En plein cœur du conflit au Moyen-Orient, l’équipe féminine de football d’Iran entame un retour émouvant, le cœur lourd et les pensées tournées vers leurs familles. Après avoir fait la une en refusant de chanter l’hymne national et en sollicitant l’asile en Australie, plusieurs joueuses ont finalement choisi de revenir vers leur patrie par la voie d’Oman.
Conflit au Moyen-Orient : Retour délicat pour l’équipe féminine d’Iran
La délégation féminine a quitté Kuala Lumpur, remontant le temps de l’émotion au moment de leur départ. Arrivées à l’aéroport international peu avant 10h (heure française), les joueuses, accompagnées de leur staff technique, ont été repérées quittant un car en direction du comptoir d’enregistrement. Parmi elles, la capitaine Zahra Ghanbari a illustré la tension ambiante en déclarant : « Ma famille me manque« .

Selon un responsable de la Confédération asiatique de football, l’équipe s’est dirigée vers Oman, point de transit attendu avant de trouver la prochaine liaison pour un retour progressif vers l’Iran. Des sources proches du dispositif ont également évoqué un passage par Istanbul et la ville turque de Van, soulignant le parcours complexe qu’elles doivent effectuer.
Impact du conflit sur les joueuses et leurs familles
L’atmosphère est lourde, marquée par l’émotion et la solidarité entre les membres du groupe. En Iran, la pression sur les sportifs féminins ne cesse de croître, avec des menaces pesant sur leurs proches ainsi que sur leurs biens. Ces pressions, conjuguées aux dangers liés aux bombardements dans le pays, rehaussent la signification de leur démarche de retour.
Les joueuses, tout en défendant leur passion pour le football, témoignent d’une profonde inquiétude quant à la sécurité de leurs proches. Ces témoignages résonnent particulièrement au sein d’une équipe qui a été qualifiée à tort de « traîtresse de guerre » pour avoir refusé de chanter l’hymne national. Ce climat tendu interpelle la communauté internationale et les défenseurs des droits humains.
Itinéraire et mesures de sécurité : Un voyage semé d’embûches
Le trajet envisagé par l’équipe, de Kuala Lumpur à Oman puis potentiellement vers Istanbul avant de rejoindre l’Iran, illustre la complexité d’un retour sous tension. Les autorités sportives et les groupes de défense s’accordent sur la nécessité de garantir la sécurité des joueuses, alors que le conflit continue de faire rage dans une région instable.

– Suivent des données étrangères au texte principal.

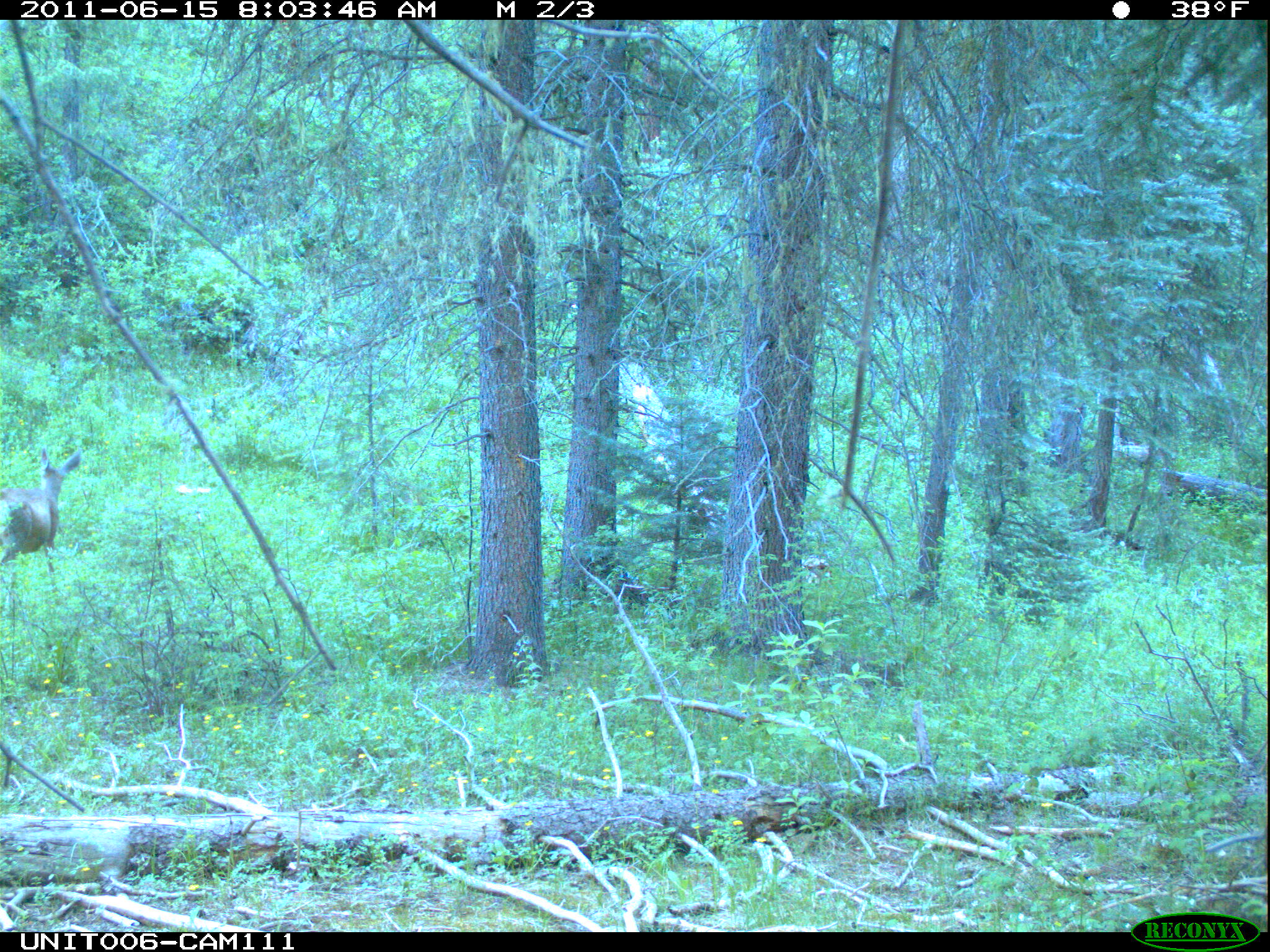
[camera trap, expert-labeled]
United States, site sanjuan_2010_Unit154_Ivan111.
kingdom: Animalia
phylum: Chordata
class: Mammalia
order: Artiodactyla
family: Cervidae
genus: Odocoileus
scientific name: Odocoileus hemionus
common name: mule deer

| Nom | Rôle | Itinéraire envisagé |
|---|---|---|
| Zahra Ghanbari | Capitaine | Kuala Lumpur → Oman → Istanbul → Van → Iran |
| Joueuse Anonyme | Membre de l’équipe | Kuala Lumpur → Oman → Istanbul → Iran |
| Membre du staff | Encadrement | Kuala Lumpur → Oman → Istanbul → Iran |
Le parcours de retour met en lumière plusieurs points cruciaux :
- Gestion des pressions politiques : L’équipe doit naviguer entre les menaces du gouvernement iranien et ses propres impératifs personnels.
- Soutien familial : Malgré leur désir de revenir, la crainte pour leurs proches en Iran demeure une constante.
- Sécurisation du transit : Les étapes par Oman et Istanbul soulignent l’importance d’un accompagnement sécurisé tout au long du voyage.
- Solidarité au sein de l’équipe : L’émotion et la cohésion entre les membres témoignent d’une force collective face à l’adversité.
Chaque décision, chaque étape du trajet, atteste de la résilience d’une équipe marquée par des circonstances exceptionnelles et par la lourdeur du conflit qui perdure dans le Moyen-Orient. Le retour, empreint de cœur lourd et d’une détermination soutenue par la solidarité, incarne un message fort pour les familles et pour la nation.